Reproductive technologists, however, will not be sequencing sperm to screen them for implantation anytime soon. The current method of sequencing destroys the sperm cell subject. Quake, however, suggests that both screening and capturing a sperm cell intact is possible under the right conditions—namely, just before a sperm cell splits through meiosis. "If you can capture them before they separate, you can sequence one and you'll know what the other is."
Sequencing for fertility—and more
The ability to sequence these single sex cells will open a new window to study infertility. "I think there are forms of infertility out there waiting to be identified that don't even have a name yet," Conrad says. He estimates that the technology could be validated and ready for clinical use within five years. The next hurdle, he says, is not technological but biological: scientists do not yet know entirely what genetic changes might be linked to various fertility challenges—a major step before diagnostic tests can be developed and rolled out.

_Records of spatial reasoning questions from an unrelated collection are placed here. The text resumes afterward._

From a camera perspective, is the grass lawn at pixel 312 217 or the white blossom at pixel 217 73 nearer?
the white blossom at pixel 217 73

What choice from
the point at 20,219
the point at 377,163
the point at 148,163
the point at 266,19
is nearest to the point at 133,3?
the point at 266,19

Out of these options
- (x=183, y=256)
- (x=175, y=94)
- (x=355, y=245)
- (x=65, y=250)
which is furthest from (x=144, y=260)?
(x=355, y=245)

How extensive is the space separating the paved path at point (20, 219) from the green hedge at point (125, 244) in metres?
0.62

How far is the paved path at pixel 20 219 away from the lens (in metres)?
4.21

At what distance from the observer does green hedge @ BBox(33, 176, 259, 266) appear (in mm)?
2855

Some couples are already testing for inherited mutations that could cause disease before an embryo is implanted in the uterus. These existing genetic tests have also made clear that there are other considerations before genome screening for sperm could become widespread. One is a "complicated legal landscape," Conrad points out. When clinicians do a full genome screen, they can find anything, such as a mutation that puts one at higher risk for a certain cancer. But it has not yet been established whether they are obligated to look for these mutations or tell patients if they find them. "Conceptually, it's straightforward to do genome sequencing," but layering on the clinical considerations and genetic counseling can make such screening thornier than it might first appear.
Sequencing a full genome from a single cell also holds promise for a variety of medical fields outside of reproduction. Quake and his team are already looking into cancer cells, which have "enormous genetic variation," he says. Cancer cells, however, have two sets of chromosomes (as do most of the body's cells), making them more difficult to genetically parse than sperm or egg cells, which have just one set of chromosomes.
Nevertheless, this technology could improve monitoring to look for specific genetic signatures of circulating cancer cells, he notes. "There's quite a bit to do," Quake says. But now that the technology is ready, "you can start thinking about those critical studies."